» Texte du document:
☆ ☆ ☆ ☆ ☆
Croyez-vous encore à ces choses-là ? Ce sont des balivernes. Ils veulent trouver des raisons qui ne tiennent pas debout. J’étais dans la voiture du Sg de la fédé ivoirienne quand nous sortions du stade, il n’y a pas fait allusion. Il faudra que ceux qui le disent puissent aussi le prouver.
Comment les officiels de cette rencontre ont-ils réagi?
Le commissaire de match [de nationalité nigériane] a fait appel à un médecin de la fédération ivoirienne, qui a fait venir une ambulance. Et notre joueur a été conduit dans une clinique abidjanaise. J’ai dit au commissaire du match que nous étions dans l’insécurité. J’ai aussi attiré l’attention de l’arbitre central quant à ce que nous vivions. Il m’a répondu qu’il fallait jouer et porter des réserves ou réclamations à la fin du match.
Vous avez accepté de jouer ?
Oui, nous avons cédé. Nous sommes rentrés dans les vestiaires nous préparer pour le début de la rencontre. Elle a commencé par des injures, des menaces : «vous allez voir, vous avez détourné le Ballon d’or africain au profit d’Eto’o Fils. Vous avez pris ça successivement parce que Hayatou est à la tête de la Caf? » Ils ont balancé des cailloux, des boîtes vides sur nos têtes. J’ai dû partir de la tribune avec mes gars. Le commissaire de match a préféré nous faire asseoir au niveau de la main courante.
Le match se jouait sur le terrain ?
☆ ☆ ☆ ☆ ☆
» Données fournies:

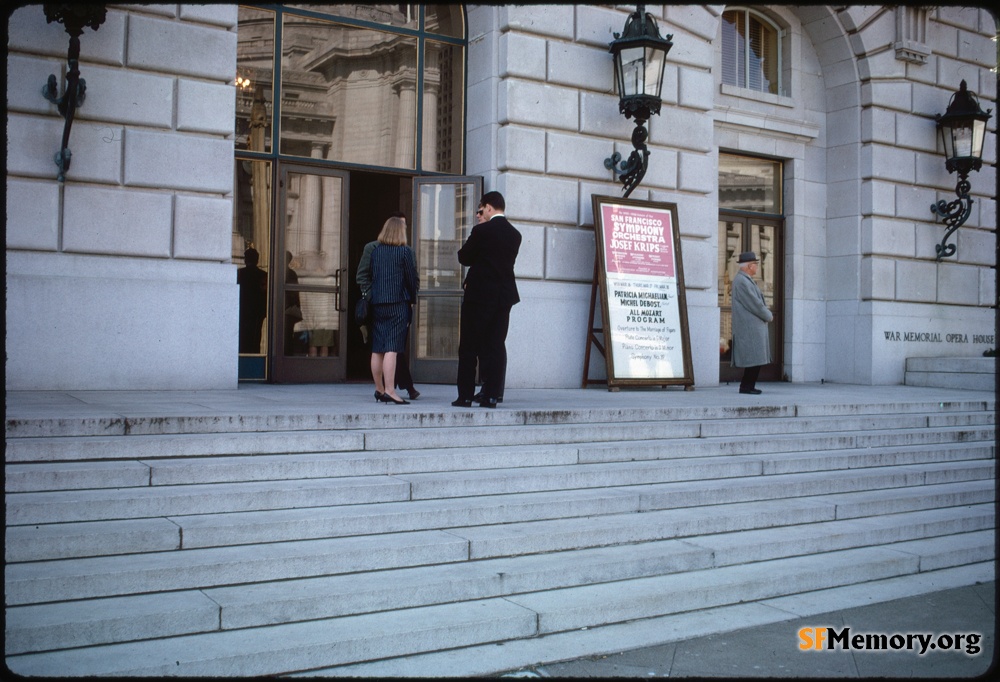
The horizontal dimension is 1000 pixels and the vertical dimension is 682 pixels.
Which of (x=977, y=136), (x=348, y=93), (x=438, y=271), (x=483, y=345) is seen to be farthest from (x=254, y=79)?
(x=977, y=136)

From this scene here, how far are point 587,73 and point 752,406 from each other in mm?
5085

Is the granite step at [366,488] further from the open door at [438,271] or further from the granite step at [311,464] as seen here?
the open door at [438,271]

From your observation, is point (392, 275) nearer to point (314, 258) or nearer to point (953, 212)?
point (314, 258)

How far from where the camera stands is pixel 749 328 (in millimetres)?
11523

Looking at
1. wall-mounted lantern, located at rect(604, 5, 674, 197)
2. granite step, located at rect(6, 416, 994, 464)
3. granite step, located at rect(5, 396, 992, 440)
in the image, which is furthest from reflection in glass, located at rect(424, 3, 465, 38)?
granite step, located at rect(6, 416, 994, 464)

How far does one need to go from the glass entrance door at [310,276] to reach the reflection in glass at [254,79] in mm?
530

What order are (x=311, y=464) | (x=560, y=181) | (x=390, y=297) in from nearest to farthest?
(x=311, y=464) → (x=390, y=297) → (x=560, y=181)

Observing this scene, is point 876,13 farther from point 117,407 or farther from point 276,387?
point 117,407

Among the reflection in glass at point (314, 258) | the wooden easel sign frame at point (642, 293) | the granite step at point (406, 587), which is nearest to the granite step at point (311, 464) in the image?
the granite step at point (406, 587)

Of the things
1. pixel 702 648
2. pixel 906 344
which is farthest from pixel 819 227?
pixel 702 648

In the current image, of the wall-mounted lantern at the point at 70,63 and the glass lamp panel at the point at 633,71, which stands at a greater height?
the glass lamp panel at the point at 633,71

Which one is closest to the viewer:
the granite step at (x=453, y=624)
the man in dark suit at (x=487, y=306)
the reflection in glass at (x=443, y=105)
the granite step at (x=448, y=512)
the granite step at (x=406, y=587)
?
the granite step at (x=453, y=624)

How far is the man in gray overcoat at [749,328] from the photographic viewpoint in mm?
11461

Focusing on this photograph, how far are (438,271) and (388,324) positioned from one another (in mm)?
3156
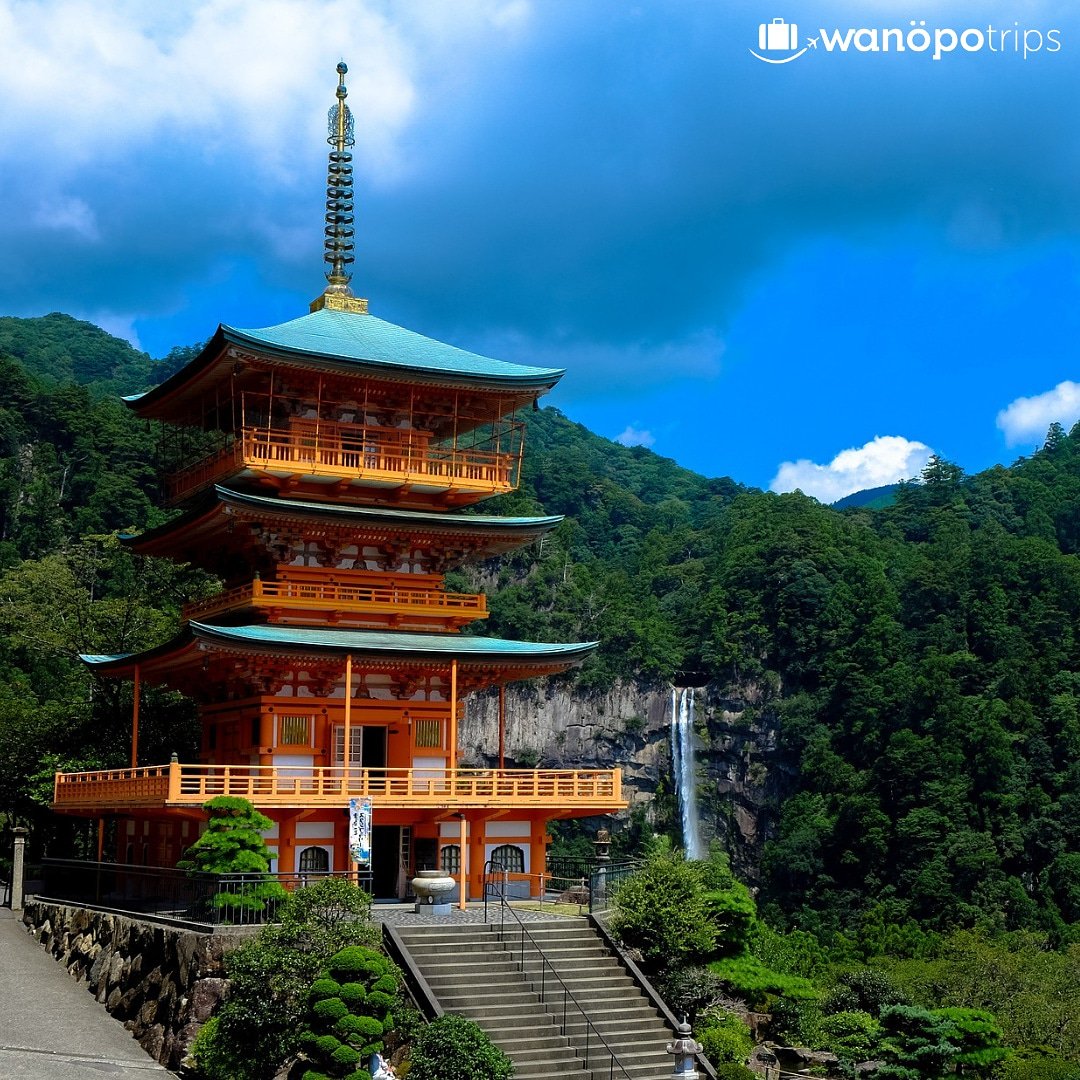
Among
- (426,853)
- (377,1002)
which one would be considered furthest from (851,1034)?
(377,1002)

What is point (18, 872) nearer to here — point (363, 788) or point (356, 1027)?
point (363, 788)

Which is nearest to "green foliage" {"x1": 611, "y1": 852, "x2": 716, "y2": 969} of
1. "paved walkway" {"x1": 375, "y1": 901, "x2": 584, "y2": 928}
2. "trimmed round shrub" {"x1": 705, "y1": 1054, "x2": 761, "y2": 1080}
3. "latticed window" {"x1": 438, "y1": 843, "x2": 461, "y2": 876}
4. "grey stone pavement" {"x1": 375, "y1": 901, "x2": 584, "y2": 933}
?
"grey stone pavement" {"x1": 375, "y1": 901, "x2": 584, "y2": 933}

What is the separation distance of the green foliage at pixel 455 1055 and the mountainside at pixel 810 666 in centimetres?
4027

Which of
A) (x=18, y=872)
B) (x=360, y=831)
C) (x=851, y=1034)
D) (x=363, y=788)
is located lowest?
(x=851, y=1034)

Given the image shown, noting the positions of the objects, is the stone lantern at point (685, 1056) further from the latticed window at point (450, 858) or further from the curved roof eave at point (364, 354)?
the curved roof eave at point (364, 354)

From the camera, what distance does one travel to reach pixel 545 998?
24.3 metres

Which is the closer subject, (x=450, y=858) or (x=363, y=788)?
(x=363, y=788)

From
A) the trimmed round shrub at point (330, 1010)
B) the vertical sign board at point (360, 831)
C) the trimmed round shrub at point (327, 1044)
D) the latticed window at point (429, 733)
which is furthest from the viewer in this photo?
the latticed window at point (429, 733)

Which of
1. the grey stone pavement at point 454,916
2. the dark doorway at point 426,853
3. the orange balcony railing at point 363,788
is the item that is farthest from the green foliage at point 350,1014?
the dark doorway at point 426,853

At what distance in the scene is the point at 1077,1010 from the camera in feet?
114

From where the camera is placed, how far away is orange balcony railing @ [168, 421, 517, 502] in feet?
104

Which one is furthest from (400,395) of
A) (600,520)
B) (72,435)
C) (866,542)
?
(600,520)

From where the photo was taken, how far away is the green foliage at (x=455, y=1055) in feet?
69.2

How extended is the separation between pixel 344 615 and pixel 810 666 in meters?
65.3
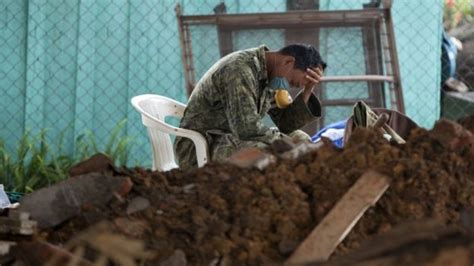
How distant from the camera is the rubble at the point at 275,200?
9.16 ft

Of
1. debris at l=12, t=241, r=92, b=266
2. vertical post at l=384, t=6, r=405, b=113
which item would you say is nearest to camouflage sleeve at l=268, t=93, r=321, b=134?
vertical post at l=384, t=6, r=405, b=113

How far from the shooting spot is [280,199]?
289 centimetres

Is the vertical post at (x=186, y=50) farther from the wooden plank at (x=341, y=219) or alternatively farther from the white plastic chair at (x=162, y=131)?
the wooden plank at (x=341, y=219)

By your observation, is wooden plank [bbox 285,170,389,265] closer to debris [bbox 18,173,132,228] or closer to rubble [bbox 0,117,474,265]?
rubble [bbox 0,117,474,265]

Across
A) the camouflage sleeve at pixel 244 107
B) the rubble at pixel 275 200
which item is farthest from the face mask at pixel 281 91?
the rubble at pixel 275 200

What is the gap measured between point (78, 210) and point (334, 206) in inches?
29.7

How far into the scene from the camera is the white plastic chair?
19.5 ft

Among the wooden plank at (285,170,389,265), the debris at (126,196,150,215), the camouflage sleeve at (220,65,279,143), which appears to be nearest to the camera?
the wooden plank at (285,170,389,265)

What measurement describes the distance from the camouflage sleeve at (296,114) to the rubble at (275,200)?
10.2 ft

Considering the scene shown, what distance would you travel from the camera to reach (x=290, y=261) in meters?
2.69

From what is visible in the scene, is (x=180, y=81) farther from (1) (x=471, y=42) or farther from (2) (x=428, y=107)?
(1) (x=471, y=42)

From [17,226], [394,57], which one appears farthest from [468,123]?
[394,57]

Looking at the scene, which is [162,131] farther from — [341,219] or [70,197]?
[341,219]

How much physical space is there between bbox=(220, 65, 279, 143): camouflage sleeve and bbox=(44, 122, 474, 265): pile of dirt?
2.56m
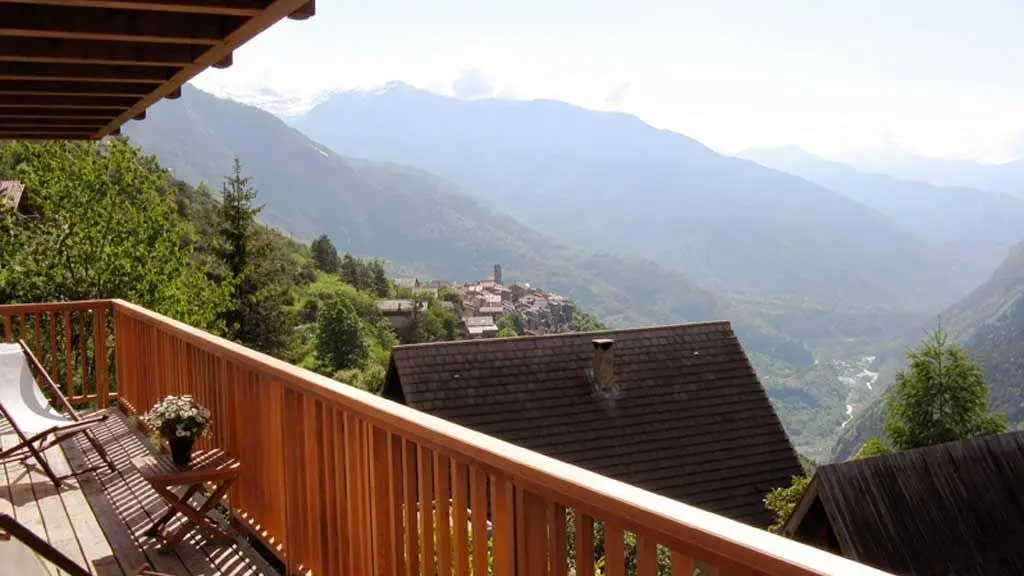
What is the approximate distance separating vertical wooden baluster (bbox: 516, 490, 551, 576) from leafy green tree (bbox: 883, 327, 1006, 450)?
1156 inches

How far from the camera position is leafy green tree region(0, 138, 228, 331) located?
42.9 feet

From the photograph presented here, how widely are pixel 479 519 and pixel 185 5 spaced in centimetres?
221

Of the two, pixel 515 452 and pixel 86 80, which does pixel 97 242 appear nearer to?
pixel 86 80

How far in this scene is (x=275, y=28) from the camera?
340 centimetres

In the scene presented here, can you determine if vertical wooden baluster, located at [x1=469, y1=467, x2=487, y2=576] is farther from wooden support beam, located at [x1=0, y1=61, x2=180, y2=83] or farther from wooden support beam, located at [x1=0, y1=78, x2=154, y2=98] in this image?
wooden support beam, located at [x1=0, y1=78, x2=154, y2=98]

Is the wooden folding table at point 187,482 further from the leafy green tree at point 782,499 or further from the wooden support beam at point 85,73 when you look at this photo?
the leafy green tree at point 782,499

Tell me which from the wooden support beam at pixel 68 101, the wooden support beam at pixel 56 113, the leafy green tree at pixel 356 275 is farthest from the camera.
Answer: the leafy green tree at pixel 356 275

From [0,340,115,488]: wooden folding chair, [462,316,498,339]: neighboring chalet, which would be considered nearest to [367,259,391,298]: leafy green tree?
[462,316,498,339]: neighboring chalet

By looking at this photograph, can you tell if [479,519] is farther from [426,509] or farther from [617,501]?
[617,501]

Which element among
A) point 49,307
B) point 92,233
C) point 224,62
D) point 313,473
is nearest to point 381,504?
point 313,473

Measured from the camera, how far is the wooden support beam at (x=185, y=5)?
2.92m

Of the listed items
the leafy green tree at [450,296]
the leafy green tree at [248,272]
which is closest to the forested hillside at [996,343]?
the leafy green tree at [248,272]

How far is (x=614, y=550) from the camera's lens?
5.31ft

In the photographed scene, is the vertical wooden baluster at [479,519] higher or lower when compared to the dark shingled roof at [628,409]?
higher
☆ ☆ ☆ ☆ ☆
» Travail demandé:
1. Dans l'entretien, à qui le commissaire de match a-t-il fait appel ?
2. Relevez toutes les fonctions d'officiels de la rencontre ou de la fédération ivoirienne mentionnées dans l'entretien.
3. Recopiez le passage de l'entretien qui va de « Oui, nous avons » à « le terrain ? ».

» Réponses attendues:
1. À un médecin de la fédération ivoirienne.

2. Sg de la fédé ivoirienne, commissaire de match, médecin de la fédération ivoirienne, arbitre central

3.
Oui, nous avons cédé. Nous sommes rentrés dans les vestiaires nous préparer pour le début de la rencontre. Elle a commencé par des injures, des menaces : «vous allez voir, vous avez détourné le Ballon d’or africain au profit d’Eto’o Fils. Vous avez pris ça successivement parce que Hayatou est à la tête de la Caf? » Ils ont balancé des cailloux, des boîtes vides sur nos têtes. J’ai dû partir de la tribune avec mes gars. Le commissaire de match a préféré nous faire asseoir au niveau de la main courante.
Le match se jouait sur le terrain ?